There are bands whose breakups I may never recover from. Whether it's the Smashing Pumpkins or Pavement, I'm still upset that I'll never hear any new angst-filled songs from my favorite college bands.

Then there's the band that rocked my childhood, the band that made me want to pick up my first guitar, the band that still makes me hungry for pepperoni pizza. It just happens to be a bunch of weird robot animals. 

The Pizza Time Players are an animatronic animal band that plays covers of pop tunes and tells jokes to entertain kids and adults alike who choose to have their birthday parties at a Chuck E. Cheese restaurant and arcade.

I have fond memories as a kid, sitting with my friends, stuffing my face with piping-hot pizza and staring in amazement at the animal robots on stage that played keyboard, guitar, banjo and drums. 

It was the only thing that could cheer me up after spending a week's worth of allowance on arcade games I wasn't particularly good at.

The Pizza Time Players originally consisted of the Chuck E. Cheese rodent mascot, Jasper T. Jowls the hound dog, Crusty the cat, the Warblettes (three magpies) and Pasqually the pizza chef.

Over the years, robotic band members were retired and replaced with others like the blues-singing hippo Dolli Dimples, Artie Antlers and The Beagles (who played Beatles covers). 

Now after decades of robotic hijinks -- going all the way back to 1977 -- the chain is breaking up the band due to lack of interest from today's kids who demand much more high-tech entertainment.

"The kids stopped looking at the animatronics years and years ago," Chuck E. Cheese Chief Executive Tom Leverton told CBS last week. "The animatronics became a side show."

In fact, the Pizza Time Players stages will be replaced with dance floors for kids to strut their stuff with humans wearing Chuck E. Cheese mascot costumes. 

Chuck E. Cheese also plans to modernize some restaurants by toning down the boldly colorful design of the interior decor, as well as offer gluten-free pizza and healthier items like wraps.

The chain will initially phase out the singing robot band as it begins to make over their restaurants in San Antonio, Texas, and Kansas City, Missouri.

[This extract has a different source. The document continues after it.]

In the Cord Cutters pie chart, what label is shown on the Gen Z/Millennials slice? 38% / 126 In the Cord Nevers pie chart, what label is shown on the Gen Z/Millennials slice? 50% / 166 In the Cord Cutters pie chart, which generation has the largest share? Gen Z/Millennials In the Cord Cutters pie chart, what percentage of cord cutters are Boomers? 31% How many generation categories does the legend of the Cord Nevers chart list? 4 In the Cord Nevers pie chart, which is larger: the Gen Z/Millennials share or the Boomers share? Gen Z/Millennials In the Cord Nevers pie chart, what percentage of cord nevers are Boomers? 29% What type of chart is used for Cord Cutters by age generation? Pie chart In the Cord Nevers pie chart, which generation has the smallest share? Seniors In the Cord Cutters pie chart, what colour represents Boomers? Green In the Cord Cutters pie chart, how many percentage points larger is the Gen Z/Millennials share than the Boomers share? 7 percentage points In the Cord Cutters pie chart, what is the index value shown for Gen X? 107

The rest will surely follow. Considering that there more than 500 Chuck E. Cheeses restaurants around the world, this is a big deal. 

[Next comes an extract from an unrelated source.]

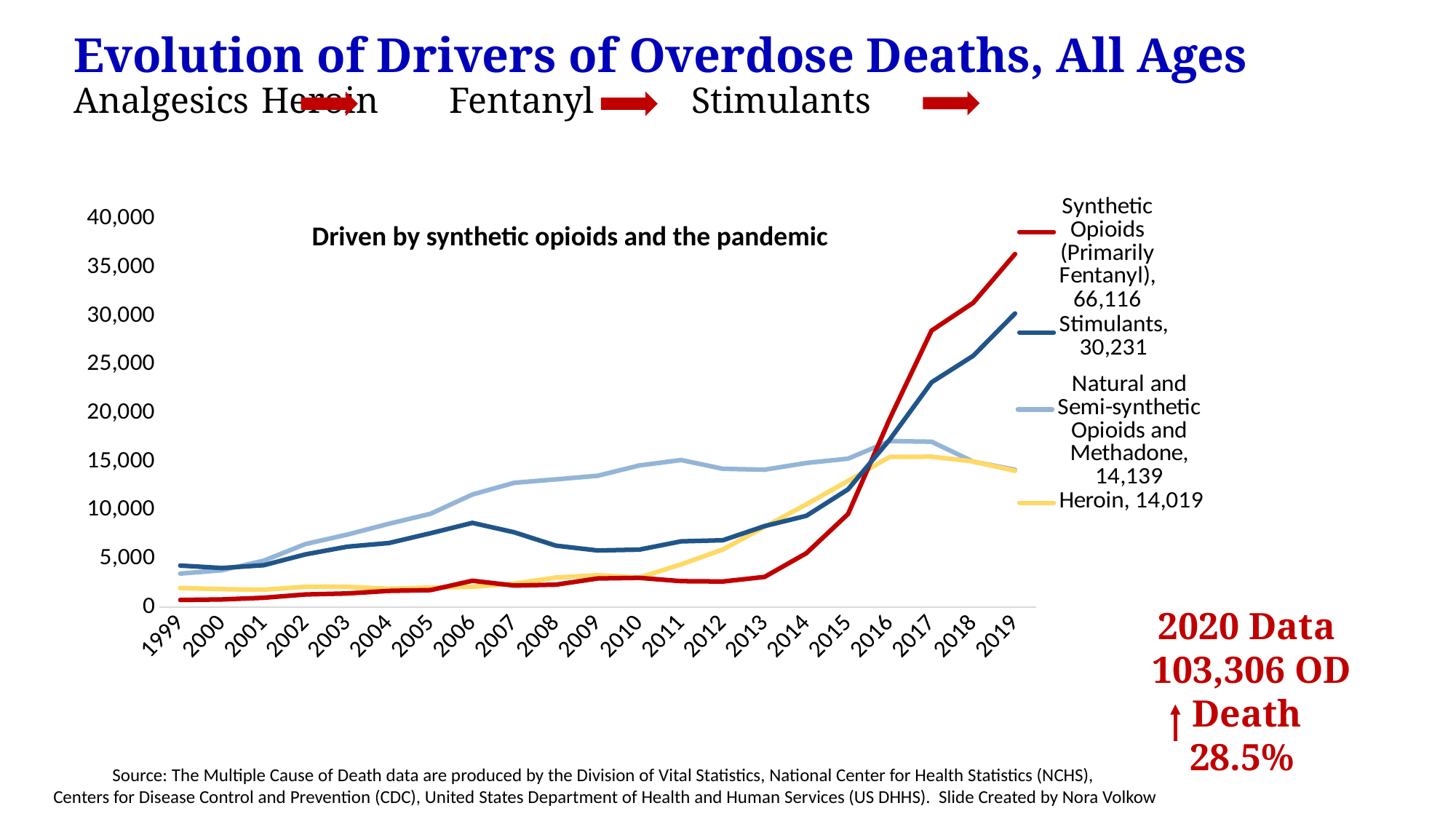
What value is printed next to Heroin in the chart's legend? 14,019 Which series has the lowest value in 2000? Synthetic Opioids (Primarily Fentanyl) What kind of chart is shown on the slide? line chart Is the value for Heroin in 2010 greater or less than 5,000? less How many series does the chart's legend list? 4 In 2019, which is higher: Synthetic Opioids (Primarily Fentanyl) or Stimulants? Synthetic Opioids (Primarily Fentanyl) Is the value for Natural and Semi-synthetic Opioids and Methadone in 2011 greater or less than 10,000? greater Do the values for Stimulants rise or fall from 2013 to 2019? rise Is the value for Stimulants in 2019 greater or less than 25,000? greater How many years are shown along the x axis of the chart? 21 In 2010, which is higher: Natural and Semi-synthetic Opioids and Methadone or Stimulants? Natural and Semi-synthetic Opioids and Methadone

To me, this is a loss for kids who will never experience both the wonderment and terror that only a giant, twitchy band of animal robots can provide. 

As a young kid, I thought the band members were real animals who were taught to sing and play instruments for our amusement. I figured they must be paid in pizza and soda, which is the ultimate dream job when you're 6.

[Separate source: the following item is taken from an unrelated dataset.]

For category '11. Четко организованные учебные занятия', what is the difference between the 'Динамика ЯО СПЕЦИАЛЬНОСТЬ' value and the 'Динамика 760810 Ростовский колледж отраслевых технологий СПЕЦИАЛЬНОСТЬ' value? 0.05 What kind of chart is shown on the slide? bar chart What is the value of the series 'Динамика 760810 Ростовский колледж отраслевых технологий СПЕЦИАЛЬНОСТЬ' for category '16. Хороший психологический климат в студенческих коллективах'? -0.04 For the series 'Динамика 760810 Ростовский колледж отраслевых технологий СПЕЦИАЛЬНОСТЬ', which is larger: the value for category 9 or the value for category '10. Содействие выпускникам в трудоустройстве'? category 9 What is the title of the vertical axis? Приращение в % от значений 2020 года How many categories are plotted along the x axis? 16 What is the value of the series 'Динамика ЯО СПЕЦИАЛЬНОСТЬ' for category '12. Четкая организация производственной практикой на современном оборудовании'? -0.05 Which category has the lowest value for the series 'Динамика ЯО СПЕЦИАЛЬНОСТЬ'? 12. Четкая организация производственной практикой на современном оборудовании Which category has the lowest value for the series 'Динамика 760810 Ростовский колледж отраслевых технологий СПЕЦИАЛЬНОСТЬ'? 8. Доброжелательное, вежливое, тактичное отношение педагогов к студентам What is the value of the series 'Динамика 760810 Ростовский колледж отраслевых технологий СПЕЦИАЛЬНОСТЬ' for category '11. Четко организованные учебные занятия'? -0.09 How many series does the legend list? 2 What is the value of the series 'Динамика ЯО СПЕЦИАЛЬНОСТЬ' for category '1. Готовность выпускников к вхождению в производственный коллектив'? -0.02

Later, when I realized that The Pizza Time Players were highly sophisticated robots (at least during the '80s), I was even more impressed. After all, this was during the height of sci-fi robot appreciation from R2-D2 to K9. A lot of kids my age fantasized about having their own robotic best friend. 

I would sit and stare at The Pizza Time Players as they played songs by The Pointer Sisters and The Beach Boys and wonder what it would take to convince my parents to let me build my own robot band in our basement. 

As I grew older, my fascination with Chuck E. Cheese robots gave way to more pressing matters like the goth life and Dungeons & Dragons. Sadly, I never returned to see The Pizza Time Players again. And now I'll never know if they covered the Cure.

Perhaps if I had been more diligent and had demanded to throw graduation, bachelorette and baby shower parties at Chuck E. Cheese, I could have championed the need for The Pizza Time Players to remain onstage.

But times change and I can't single-handedly keep the robot-pizza-entertainment phenomenon alive. In fact, it feels like Japan is the last remaining country that truly appreciates the kind of crazy dinner show only robots can provide. 

While kids today apparently prefer a dance floor to old-time animatronics, I'd never trade in my memories of awe as I first witnessed a banjo-playing robot dog.  I may never see The Pizza Time Players jam together onstage again, but the band will always remain one of my all-time favorites.